Abstract
Observational case-control studies for biomarker discovery in cancer studies often collect data that are sampled separately from the case and control populations. We present an analysis of the bias in the estimation of the precision of classifiers designed on separately sampled data. The analysis consists of both theoretical and numerical results, which show that classifier precision estimates can display strong bias under separating sampling, with the bias magnitude depending on the difference between the true case prevalence in the population and the sample prevalence in the data. We show that this bias is systematic in the sense that it cannot be reduced by increasing sample size. If information about the true case prevalence is available from public health records, then a modified precision estimator that uses the known prevalence displays smaller bias, which can in fact be reduced to zero as sample size increases under regularity conditions on the classification algorithm. The accuracy of the theoretical analysis and the performance of the precision estimators under separate sampling are confirmed by numerical experiments using synthetic and real data from published observational case-control studies. The results with real data confirmed that under separately sampled data, the usual estimator produces larger, ie, more optimistic, precision estimates than the estimator using the true prevalence value.
Introduction
Biomarker discovery is typically attempted by means of observational case-control studies where classification techniques are applied to high-throughput measurement technologies, such as DNA microarrays,1,2 next-generation RNA sequencing (RNA-seq), 3 or “shotgun” mass spectrometry. 4 The validity and reproducibility of the results depend critically on the availability of accurate and unbiased assessment of classification accuracy.5,6
The vast majority of published methods in the statistical learning literature make the assumption, explicitly or implicitly, that the data for training and accuracy assessment are sampled randomly, or unrestrictedly, from the mixture of the populations. However, observational case-control studies in biomedicine typically proceed by collecting data that are sampled with restrictions. The most common restriction, and the one that is studied in this article, is that the data are sampled separately from the case and control populations. That creates an important issue in the application of traditional statistical learning techniques to biomedical data, because there is no meaningful estimator of case prevalences under separate sampling. Therefore, any methodology that directly or indirectly uses estimates of case prevalence could be severely biased.
Precision and Recall have become very popular classification accuracy metrics in the statistical learning literature.7–9 The recall does not depend on the prevalence, while the precision does. Therefore, we investigate in this article the bias of the precision estimator when the typical separate sampling design used in case-control studies is not properly taken into account.

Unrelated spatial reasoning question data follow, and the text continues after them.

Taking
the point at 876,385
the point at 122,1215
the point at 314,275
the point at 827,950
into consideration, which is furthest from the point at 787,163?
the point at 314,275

A similar study was conducted previously into the accuracy of cross-validation under separate sampling. 10 It was shown in that study that the usual “unbiasedness” property of k-fold cross-validation does not hold under separate sampling. In fact, the bias can in fact be substantial and systematic, ie, not reducible under increasing sample size. In Braga-Neto et al, 10 modified k-fold cross-validation estimators were proposed for the class-specific error rates. In the case where the true case prevalence is known, those estimators can be combined into an estimator of the overall error rate, which satisfies the usual “unbiasedness” property of cross-validation.
By contrast, the present paper employs analytical and numerical methods to investigate precision estimation under separate sampling. We show that the usual precision estimator is asymptotically unbiased as sample size increases, under the condition that the classification rule has a finite Vapnik-Chervonenkis (VC) dimension. However, under separate sampling, we show that the usual precision estimator will in general display a systematic bias, which cannot be reduced by increasing sample size, if the observed prevalence of cases in the data is different from the true prevalence in the population of interest, and the bias is larger the more different they are. In particular, the bias tends to be large when the true prevalence is small but the training data contain an equal number of examples from both classes, which is a common scenario in practice. If the true case prevalence is known (eg, from public health records), then a modified precision estimator that uses the known prevalence is shown to be asymptotically unbiased in the separate sampling case, under the condition that the classification rule is sufficiently stable as sample size increases. All of these theoretical results, and the approximations used to derive them, are verified by numerical experiments using both synthetic and real data from published studies.
Materials and Methods
In this section, we define and study the various error rates of interest in this study, including precision and recall.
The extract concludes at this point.